Ken Chandler, who most recently coached at Winona Christian School, and coached at Winona High School for more than a decade prior to that, was presented to the school board Monday night to be hired.
“Chandler has been outstanding every where he’s been,” Moore said in presenting Chandler as the preferred choice to the board. “He’s one we targeted from day one and we feel real good about him.”
Board President Danny Harrelson then called for a motion from the board to hire Chandler. The board sat silent for nine minutes, reading over Chandler’s resume which was presented to them at the start of the meeting.
Board member Bubba Weeks, of Bruce, broke the silence when he asked BHS Principal Michael Gillespie if he had a comment on the potential hiring of Chandler.
“I see us making progress every year with his track record,” Gillespie said. “I see him as being able to take our program and build on it.”
“I’m totally in the blind as far as this goes,” Weeks said. “I know y’all (Moore and Gillespie) have done y’all’s work, but as far as reading through all this (resume), I have no idea. I’m more here for the academic side, but when you’re out in the public this is a big decision.”
“It is, but the board’s job is not to interview teachers and stuff like that.

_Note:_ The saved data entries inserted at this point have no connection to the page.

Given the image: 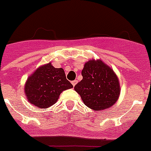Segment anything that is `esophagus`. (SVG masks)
<instances>
[{
  "mask_svg": "<svg viewBox=\"0 0 151 151\" xmlns=\"http://www.w3.org/2000/svg\"><path fill=\"white\" fill-rule=\"evenodd\" d=\"M77 84V81H71V84L73 85V86H75L76 84Z\"/></svg>",
  "mask_w": 151,
  "mask_h": 151,
  "instance_id": "34e87169",
  "label": "esophagus"
}]
</instances>
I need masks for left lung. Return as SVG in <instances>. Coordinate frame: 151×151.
I'll return each instance as SVG.
<instances>
[{
  "mask_svg": "<svg viewBox=\"0 0 151 151\" xmlns=\"http://www.w3.org/2000/svg\"><path fill=\"white\" fill-rule=\"evenodd\" d=\"M81 74L83 79L74 88L88 107L102 111L117 101L120 94V85L118 76L111 67L101 59H91L84 63Z\"/></svg>",
  "mask_w": 151,
  "mask_h": 151,
  "instance_id": "1",
  "label": "left lung"
}]
</instances>
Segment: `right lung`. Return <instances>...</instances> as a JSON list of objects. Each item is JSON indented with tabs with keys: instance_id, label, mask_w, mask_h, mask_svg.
Segmentation results:
<instances>
[{
	"instance_id": "obj_1",
	"label": "right lung",
	"mask_w": 151,
	"mask_h": 151,
	"mask_svg": "<svg viewBox=\"0 0 151 151\" xmlns=\"http://www.w3.org/2000/svg\"><path fill=\"white\" fill-rule=\"evenodd\" d=\"M73 85L67 81L63 68H55L51 63L39 67L27 78L24 93L31 104L48 108L55 104L59 95Z\"/></svg>"
}]
</instances>
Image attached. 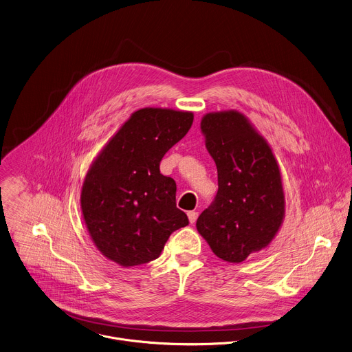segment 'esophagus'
<instances>
[{"instance_id":"34e87169","label":"esophagus","mask_w":352,"mask_h":352,"mask_svg":"<svg viewBox=\"0 0 352 352\" xmlns=\"http://www.w3.org/2000/svg\"><path fill=\"white\" fill-rule=\"evenodd\" d=\"M197 216H199V212H188V217H189V221H190V223H195V221L197 220Z\"/></svg>"}]
</instances>
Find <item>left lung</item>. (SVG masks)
<instances>
[{"label": "left lung", "mask_w": 352, "mask_h": 352, "mask_svg": "<svg viewBox=\"0 0 352 352\" xmlns=\"http://www.w3.org/2000/svg\"><path fill=\"white\" fill-rule=\"evenodd\" d=\"M201 132L219 189L196 227L219 258L242 263L265 249L280 228L285 204L279 164L270 144L239 111L206 114Z\"/></svg>", "instance_id": "1"}]
</instances>
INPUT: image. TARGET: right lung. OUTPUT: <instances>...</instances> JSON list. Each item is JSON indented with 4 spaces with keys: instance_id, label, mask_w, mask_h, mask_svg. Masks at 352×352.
<instances>
[{
    "instance_id": "add662e5",
    "label": "right lung",
    "mask_w": 352,
    "mask_h": 352,
    "mask_svg": "<svg viewBox=\"0 0 352 352\" xmlns=\"http://www.w3.org/2000/svg\"><path fill=\"white\" fill-rule=\"evenodd\" d=\"M193 124V113L135 111L91 164L81 212L98 250L121 267L157 258L168 236L189 224L175 204V181L160 174L164 153Z\"/></svg>"
}]
</instances>
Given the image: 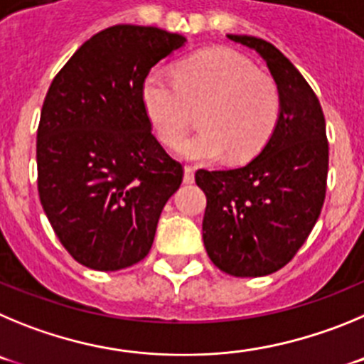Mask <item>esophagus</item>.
Masks as SVG:
<instances>
[{
    "mask_svg": "<svg viewBox=\"0 0 364 364\" xmlns=\"http://www.w3.org/2000/svg\"><path fill=\"white\" fill-rule=\"evenodd\" d=\"M183 183H186V185H192V183H194V168H192V166H185Z\"/></svg>",
    "mask_w": 364,
    "mask_h": 364,
    "instance_id": "34e87169",
    "label": "esophagus"
}]
</instances>
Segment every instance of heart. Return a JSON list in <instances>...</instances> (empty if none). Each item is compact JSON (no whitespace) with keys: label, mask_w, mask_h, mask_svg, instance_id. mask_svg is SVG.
Instances as JSON below:
<instances>
[{"label":"heart","mask_w":364,"mask_h":364,"mask_svg":"<svg viewBox=\"0 0 364 364\" xmlns=\"http://www.w3.org/2000/svg\"><path fill=\"white\" fill-rule=\"evenodd\" d=\"M141 103L163 143L172 145L201 107L198 132L183 137L176 152L190 161H215L230 152L248 159L263 149L279 117L276 81L227 47L206 48L178 67L176 77L154 68L141 81Z\"/></svg>","instance_id":"obj_1"}]
</instances>
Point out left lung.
Masks as SVG:
<instances>
[{
    "instance_id": "obj_1",
    "label": "left lung",
    "mask_w": 364,
    "mask_h": 364,
    "mask_svg": "<svg viewBox=\"0 0 364 364\" xmlns=\"http://www.w3.org/2000/svg\"><path fill=\"white\" fill-rule=\"evenodd\" d=\"M227 38L263 58L281 109L270 139L248 165L196 172L206 196L203 243L219 270L259 277L292 259L319 218L328 174L326 125L310 85L274 45L254 36Z\"/></svg>"
}]
</instances>
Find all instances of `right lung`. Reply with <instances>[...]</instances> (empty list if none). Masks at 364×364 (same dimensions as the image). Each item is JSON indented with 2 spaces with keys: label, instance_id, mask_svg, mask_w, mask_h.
<instances>
[{
  "label": "right lung",
  "instance_id": "add662e5",
  "mask_svg": "<svg viewBox=\"0 0 364 364\" xmlns=\"http://www.w3.org/2000/svg\"><path fill=\"white\" fill-rule=\"evenodd\" d=\"M158 27L114 25L85 41L48 88L38 127V192L68 254L92 270L145 259L181 163L152 134L141 81L185 45Z\"/></svg>",
  "mask_w": 364,
  "mask_h": 364
}]
</instances>
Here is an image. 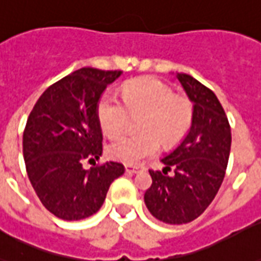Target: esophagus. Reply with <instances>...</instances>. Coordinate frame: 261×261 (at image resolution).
Here are the masks:
<instances>
[{
	"label": "esophagus",
	"instance_id": "1",
	"mask_svg": "<svg viewBox=\"0 0 261 261\" xmlns=\"http://www.w3.org/2000/svg\"><path fill=\"white\" fill-rule=\"evenodd\" d=\"M142 170H144V167H141V166L125 165V173H128V174H136V173H140Z\"/></svg>",
	"mask_w": 261,
	"mask_h": 261
}]
</instances>
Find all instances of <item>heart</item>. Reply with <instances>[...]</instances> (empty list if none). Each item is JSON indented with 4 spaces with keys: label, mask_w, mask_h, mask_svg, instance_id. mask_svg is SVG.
I'll list each match as a JSON object with an SVG mask.
<instances>
[{
    "label": "heart",
    "mask_w": 261,
    "mask_h": 261,
    "mask_svg": "<svg viewBox=\"0 0 261 261\" xmlns=\"http://www.w3.org/2000/svg\"><path fill=\"white\" fill-rule=\"evenodd\" d=\"M123 103L109 94L96 103V119L102 133L116 138L127 128L130 116H140L138 136L123 137L108 146V155L125 165H137L155 155L162 146L178 144L188 133L194 117L190 98L174 94L173 88L155 77H141L127 83Z\"/></svg>",
    "instance_id": "1"
}]
</instances>
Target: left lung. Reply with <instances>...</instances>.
Listing matches in <instances>:
<instances>
[{"mask_svg": "<svg viewBox=\"0 0 261 261\" xmlns=\"http://www.w3.org/2000/svg\"><path fill=\"white\" fill-rule=\"evenodd\" d=\"M175 77L194 103L192 124L182 142L162 159L163 173L149 170L152 185L144 200L160 221L187 224L198 219L219 192L228 165L231 127L210 88L185 73ZM171 168L175 174L170 177Z\"/></svg>", "mask_w": 261, "mask_h": 261, "instance_id": "obj_1", "label": "left lung"}]
</instances>
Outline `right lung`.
Wrapping results in <instances>:
<instances>
[{"instance_id": "obj_1", "label": "right lung", "mask_w": 261, "mask_h": 261, "mask_svg": "<svg viewBox=\"0 0 261 261\" xmlns=\"http://www.w3.org/2000/svg\"><path fill=\"white\" fill-rule=\"evenodd\" d=\"M123 73L83 67L42 92L23 133V158L38 199L58 219L76 221L101 209L124 166L106 162L90 170L84 160L102 155L96 103Z\"/></svg>"}]
</instances>
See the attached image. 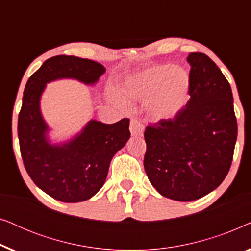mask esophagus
Here are the masks:
<instances>
[{"mask_svg":"<svg viewBox=\"0 0 251 251\" xmlns=\"http://www.w3.org/2000/svg\"><path fill=\"white\" fill-rule=\"evenodd\" d=\"M130 132H131V136H143V123L137 121V120H131V122H130Z\"/></svg>","mask_w":251,"mask_h":251,"instance_id":"obj_1","label":"esophagus"}]
</instances>
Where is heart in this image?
<instances>
[{"instance_id":"heart-1","label":"heart","mask_w":251,"mask_h":251,"mask_svg":"<svg viewBox=\"0 0 251 251\" xmlns=\"http://www.w3.org/2000/svg\"><path fill=\"white\" fill-rule=\"evenodd\" d=\"M191 87V75L183 67L154 65L126 76L120 90L126 97L144 101L147 116L162 122L174 119L184 108L190 99ZM122 94L112 90L111 98L128 107L129 102Z\"/></svg>"}]
</instances>
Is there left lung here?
<instances>
[{"label": "left lung", "instance_id": "obj_1", "mask_svg": "<svg viewBox=\"0 0 251 251\" xmlns=\"http://www.w3.org/2000/svg\"><path fill=\"white\" fill-rule=\"evenodd\" d=\"M191 97L168 121L146 126L144 168L161 195L198 200L216 190L231 167L238 136L232 89L207 54L190 53Z\"/></svg>", "mask_w": 251, "mask_h": 251}]
</instances>
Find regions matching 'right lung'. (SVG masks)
I'll return each mask as SVG.
<instances>
[{
  "label": "right lung",
  "instance_id": "right-lung-1",
  "mask_svg": "<svg viewBox=\"0 0 251 251\" xmlns=\"http://www.w3.org/2000/svg\"><path fill=\"white\" fill-rule=\"evenodd\" d=\"M105 72L97 61L56 56L44 61L26 83L18 116L24 166L34 184L58 201H85L100 190L113 156L130 138L129 119L113 125L90 120L71 139L52 143L41 97L50 82L70 78L95 85Z\"/></svg>",
  "mask_w": 251,
  "mask_h": 251
}]
</instances>
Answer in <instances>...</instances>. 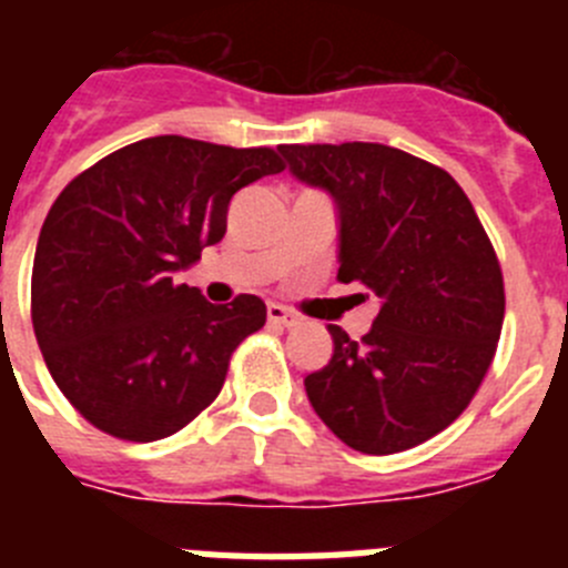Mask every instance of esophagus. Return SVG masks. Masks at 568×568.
<instances>
[{
    "label": "esophagus",
    "mask_w": 568,
    "mask_h": 568,
    "mask_svg": "<svg viewBox=\"0 0 568 568\" xmlns=\"http://www.w3.org/2000/svg\"><path fill=\"white\" fill-rule=\"evenodd\" d=\"M267 321L270 324H275V327H295V324H301L298 315L290 313L287 307H281V304H270Z\"/></svg>",
    "instance_id": "obj_1"
}]
</instances>
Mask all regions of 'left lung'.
I'll return each mask as SVG.
<instances>
[{
    "label": "left lung",
    "mask_w": 568,
    "mask_h": 568,
    "mask_svg": "<svg viewBox=\"0 0 568 568\" xmlns=\"http://www.w3.org/2000/svg\"><path fill=\"white\" fill-rule=\"evenodd\" d=\"M290 173L333 199L338 281L381 301L353 341L329 324L333 358L307 375L318 418L358 453L393 455L453 424L495 358L504 275L453 175L373 142L281 144Z\"/></svg>",
    "instance_id": "1"
}]
</instances>
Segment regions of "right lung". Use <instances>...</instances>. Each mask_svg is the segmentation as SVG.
Masks as SVG:
<instances>
[{
    "instance_id": "add662e5",
    "label": "right lung",
    "mask_w": 568,
    "mask_h": 568,
    "mask_svg": "<svg viewBox=\"0 0 568 568\" xmlns=\"http://www.w3.org/2000/svg\"><path fill=\"white\" fill-rule=\"evenodd\" d=\"M281 170L270 148L153 135L59 193L33 255L30 315L50 375L97 429L168 438L222 393L230 355L267 307L258 295L210 304L173 273L224 239L241 187Z\"/></svg>"
}]
</instances>
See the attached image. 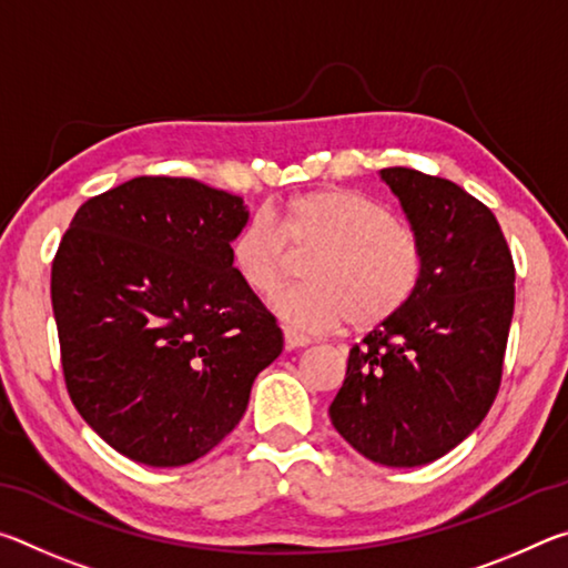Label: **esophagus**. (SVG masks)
Wrapping results in <instances>:
<instances>
[{
  "instance_id": "obj_1",
  "label": "esophagus",
  "mask_w": 568,
  "mask_h": 568,
  "mask_svg": "<svg viewBox=\"0 0 568 568\" xmlns=\"http://www.w3.org/2000/svg\"><path fill=\"white\" fill-rule=\"evenodd\" d=\"M283 338H285V351H297V348H305V345H311V338H307V335L295 333L293 328H285Z\"/></svg>"
}]
</instances>
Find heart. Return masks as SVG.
<instances>
[{
	"instance_id": "obj_1",
	"label": "heart",
	"mask_w": 568,
	"mask_h": 568,
	"mask_svg": "<svg viewBox=\"0 0 568 568\" xmlns=\"http://www.w3.org/2000/svg\"><path fill=\"white\" fill-rule=\"evenodd\" d=\"M271 215L240 225L230 240V265L245 291L271 295L285 271V240L318 247L305 267L307 283L285 287L271 301L287 328L321 333L351 321L353 328L368 331L416 295L426 267L420 240L363 192L311 190Z\"/></svg>"
}]
</instances>
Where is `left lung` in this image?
Returning <instances> with one entry per match:
<instances>
[{
    "label": "left lung",
    "instance_id": "obj_1",
    "mask_svg": "<svg viewBox=\"0 0 568 568\" xmlns=\"http://www.w3.org/2000/svg\"><path fill=\"white\" fill-rule=\"evenodd\" d=\"M420 240L416 295L348 355L331 403L373 464L426 466L466 440L498 393L514 315V261L498 220L464 187L408 168L378 172Z\"/></svg>",
    "mask_w": 568,
    "mask_h": 568
}]
</instances>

We’re to take the information and recommendation that the superintendent presents to us, and if we think it’s a good candidate, we vote for it, and if not, you vote against it,” Harrelson said.
He told the board they can vote for it, against it, or table it, and then asked again for a motion.
After another five minutes of silence, board member Don Hardin, of Vardaman, motioned in favor of approving the personnel actions. Harrelson then declared the motion died for lack of a second after another three and half minutes of silence.
Board member Precious Thompson, of Calhoun City, said she was “skeptical” of bringing someone in for the job from out-of-town.
Reginal Baskin, board member from Bruce, said after the meeting he was representing his constituents who preferred a local candidate.
“We started with 52 applications and narrowed it down to six,” Mike Moore said in the meeting. “We interviewed all six of those. This process has been ongoing for several weeks now. It’s harder than you think it is to hire someone. On one hand, you want to find a perfect fit for our school, but then it needs to be a perfect fit for the coach, too.”
Moore said after the meeting he wasn’t certain of the next step in the process. Board Attorney Paul Moore, Jr. said it could be placed on the agenda for the next meeting and brought up again.